(Work required): Edit the rows below so that each "asphalt road" reads "paved road", with everything else left unchanged.

(Spatial question rows):
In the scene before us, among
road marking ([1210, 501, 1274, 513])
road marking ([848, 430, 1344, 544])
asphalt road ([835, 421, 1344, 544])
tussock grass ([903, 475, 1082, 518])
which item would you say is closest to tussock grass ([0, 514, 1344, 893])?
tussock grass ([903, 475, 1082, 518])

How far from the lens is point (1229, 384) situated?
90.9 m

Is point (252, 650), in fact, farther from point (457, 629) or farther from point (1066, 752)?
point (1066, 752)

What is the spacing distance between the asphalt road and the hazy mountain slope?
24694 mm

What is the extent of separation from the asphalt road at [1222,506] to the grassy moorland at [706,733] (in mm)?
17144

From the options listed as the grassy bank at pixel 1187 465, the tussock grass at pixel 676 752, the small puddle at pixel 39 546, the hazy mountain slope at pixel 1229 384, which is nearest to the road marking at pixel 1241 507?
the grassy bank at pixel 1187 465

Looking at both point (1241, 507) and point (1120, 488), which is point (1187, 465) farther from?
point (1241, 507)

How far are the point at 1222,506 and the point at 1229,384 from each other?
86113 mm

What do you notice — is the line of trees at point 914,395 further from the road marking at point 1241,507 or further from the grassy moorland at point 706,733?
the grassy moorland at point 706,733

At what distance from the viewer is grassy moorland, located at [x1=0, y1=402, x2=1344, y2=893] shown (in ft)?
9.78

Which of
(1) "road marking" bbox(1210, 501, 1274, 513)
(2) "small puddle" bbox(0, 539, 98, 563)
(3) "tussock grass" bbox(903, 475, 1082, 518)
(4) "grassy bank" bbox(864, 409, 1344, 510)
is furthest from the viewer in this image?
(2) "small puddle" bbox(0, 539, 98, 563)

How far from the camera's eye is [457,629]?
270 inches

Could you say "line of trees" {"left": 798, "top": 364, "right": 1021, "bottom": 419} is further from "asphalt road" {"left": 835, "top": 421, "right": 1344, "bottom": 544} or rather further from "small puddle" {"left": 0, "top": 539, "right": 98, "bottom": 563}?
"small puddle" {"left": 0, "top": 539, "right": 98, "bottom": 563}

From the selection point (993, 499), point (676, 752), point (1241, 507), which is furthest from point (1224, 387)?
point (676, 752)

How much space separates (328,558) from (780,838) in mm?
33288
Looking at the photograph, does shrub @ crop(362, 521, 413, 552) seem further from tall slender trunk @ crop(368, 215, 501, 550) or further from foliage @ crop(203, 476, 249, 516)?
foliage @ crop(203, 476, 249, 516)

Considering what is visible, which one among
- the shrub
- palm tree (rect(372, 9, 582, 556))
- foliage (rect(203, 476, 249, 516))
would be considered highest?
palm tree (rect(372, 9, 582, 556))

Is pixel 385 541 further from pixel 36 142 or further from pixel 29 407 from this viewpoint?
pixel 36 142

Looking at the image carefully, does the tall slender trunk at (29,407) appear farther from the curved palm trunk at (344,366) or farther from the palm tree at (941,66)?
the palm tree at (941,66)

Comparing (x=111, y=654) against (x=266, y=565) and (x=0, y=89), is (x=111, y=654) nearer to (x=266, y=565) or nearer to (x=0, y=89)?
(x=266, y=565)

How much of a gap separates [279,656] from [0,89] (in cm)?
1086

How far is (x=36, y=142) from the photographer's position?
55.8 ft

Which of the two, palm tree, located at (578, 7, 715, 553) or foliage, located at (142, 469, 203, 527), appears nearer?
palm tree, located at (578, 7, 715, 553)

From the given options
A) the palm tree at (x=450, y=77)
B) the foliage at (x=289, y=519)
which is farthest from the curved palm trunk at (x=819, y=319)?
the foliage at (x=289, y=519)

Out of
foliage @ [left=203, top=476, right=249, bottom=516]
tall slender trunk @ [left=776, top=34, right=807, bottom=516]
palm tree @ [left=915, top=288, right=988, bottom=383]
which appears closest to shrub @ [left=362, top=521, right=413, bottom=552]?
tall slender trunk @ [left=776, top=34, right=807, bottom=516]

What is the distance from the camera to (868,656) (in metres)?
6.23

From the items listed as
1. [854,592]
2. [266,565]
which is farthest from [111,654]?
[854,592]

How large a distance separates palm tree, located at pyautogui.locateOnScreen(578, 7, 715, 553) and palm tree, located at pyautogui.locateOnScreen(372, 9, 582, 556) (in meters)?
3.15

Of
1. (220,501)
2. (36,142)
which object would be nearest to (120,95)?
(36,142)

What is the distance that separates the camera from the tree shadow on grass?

(Answer for the task):
In the scene before us, among
road marking ([1210, 501, 1274, 513])
road marking ([848, 430, 1344, 544])
paved road ([835, 421, 1344, 544])
tussock grass ([903, 475, 1082, 518])
which item would you say is closest to tussock grass ([0, 514, 1344, 893])?
tussock grass ([903, 475, 1082, 518])

How far from the lens is point (1229, 384) situated?
90.9 m

Is point (252, 650), in fact, farther from point (457, 629) or farther from point (1066, 752)?
point (1066, 752)

What is the spacing distance between the paved road and the hazy mountain slope?
24694 mm

What is the extent of separation from the paved road at [1222,506] to the grassy moorland at [706,733] (in mm)?
17144

From the options listed as the grassy bank at pixel 1187 465, the tussock grass at pixel 676 752, the small puddle at pixel 39 546, the hazy mountain slope at pixel 1229 384, which is nearest to the road marking at pixel 1241 507?
the grassy bank at pixel 1187 465

Looking at both point (1241, 507) and point (1120, 488), which is point (1187, 465) farther from?
point (1241, 507)

How far are the point at 1222,506 and the point at 1229,384 from each other?
86113 mm

What do you notice — is the line of trees at point 914,395 further from the road marking at point 1241,507 or further from the grassy moorland at point 706,733?
the grassy moorland at point 706,733

At what distance from the viewer is grassy moorland, located at [x1=0, y1=402, x2=1344, y2=893] shown (in ft)?
9.78

Which of
(1) "road marking" bbox(1210, 501, 1274, 513)
(2) "small puddle" bbox(0, 539, 98, 563)
(3) "tussock grass" bbox(903, 475, 1082, 518)
(4) "grassy bank" bbox(864, 409, 1344, 510)
is furthest from the viewer in this image?
(2) "small puddle" bbox(0, 539, 98, 563)

How far from the camera's eye is [457,629]?
270 inches

Could you say "line of trees" {"left": 798, "top": 364, "right": 1021, "bottom": 419} is further from "paved road" {"left": 835, "top": 421, "right": 1344, "bottom": 544} or rather further from "small puddle" {"left": 0, "top": 539, "right": 98, "bottom": 563}?
"small puddle" {"left": 0, "top": 539, "right": 98, "bottom": 563}

From the selection point (993, 499), point (676, 752), point (1241, 507), which is furthest from point (1224, 387)?
point (676, 752)

How much space separates (328,558) from (780,838) in mm?
33288
Looking at the photograph, does shrub @ crop(362, 521, 413, 552) seem further from tall slender trunk @ crop(368, 215, 501, 550) or further from foliage @ crop(203, 476, 249, 516)?
foliage @ crop(203, 476, 249, 516)

Considering what is visible, which one among
- the shrub
- palm tree (rect(372, 9, 582, 556))
- foliage (rect(203, 476, 249, 516))
would be considered highest?
palm tree (rect(372, 9, 582, 556))

Is pixel 385 541 further from pixel 36 142 or further from pixel 29 407 from this viewpoint?
pixel 36 142

Looking at the image carefully, does the tall slender trunk at (29,407) appear farther from the curved palm trunk at (344,366) or farther from the palm tree at (941,66)?
the palm tree at (941,66)

Comparing (x=111, y=654) against (x=266, y=565) and (x=0, y=89), is (x=111, y=654) nearer to (x=266, y=565) or nearer to (x=0, y=89)?
(x=266, y=565)

How much of a gap separates [279,656] from [0,89] (in cm)?
1086

How far is (x=36, y=142) from the photographer's position?
55.8 ft

Which of the two, palm tree, located at (578, 7, 715, 553) or foliage, located at (142, 469, 203, 527), appears nearer?
palm tree, located at (578, 7, 715, 553)

From the given options
A) the palm tree at (x=450, y=77)
B) the foliage at (x=289, y=519)
which is farthest from the curved palm trunk at (x=819, y=319)?
the foliage at (x=289, y=519)

Out of
foliage @ [left=203, top=476, right=249, bottom=516]
tall slender trunk @ [left=776, top=34, right=807, bottom=516]
palm tree @ [left=915, top=288, right=988, bottom=383]
which appears closest to shrub @ [left=362, top=521, right=413, bottom=552]?
tall slender trunk @ [left=776, top=34, right=807, bottom=516]

What is the distance from the camera to (868,656) (in metres)?
6.23

From the items listed as
1. [854,592]
2. [266,565]
which is farthest from [111,654]?
[854,592]

How large a distance separates palm tree, located at pyautogui.locateOnScreen(578, 7, 715, 553) and palm tree, located at pyautogui.locateOnScreen(372, 9, 582, 556) (in meters)?
3.15

Of
1. (220,501)
2. (36,142)
which object would be nearest to (120,95)?
(36,142)

What is the distance that separates the camera from the tree shadow on grass?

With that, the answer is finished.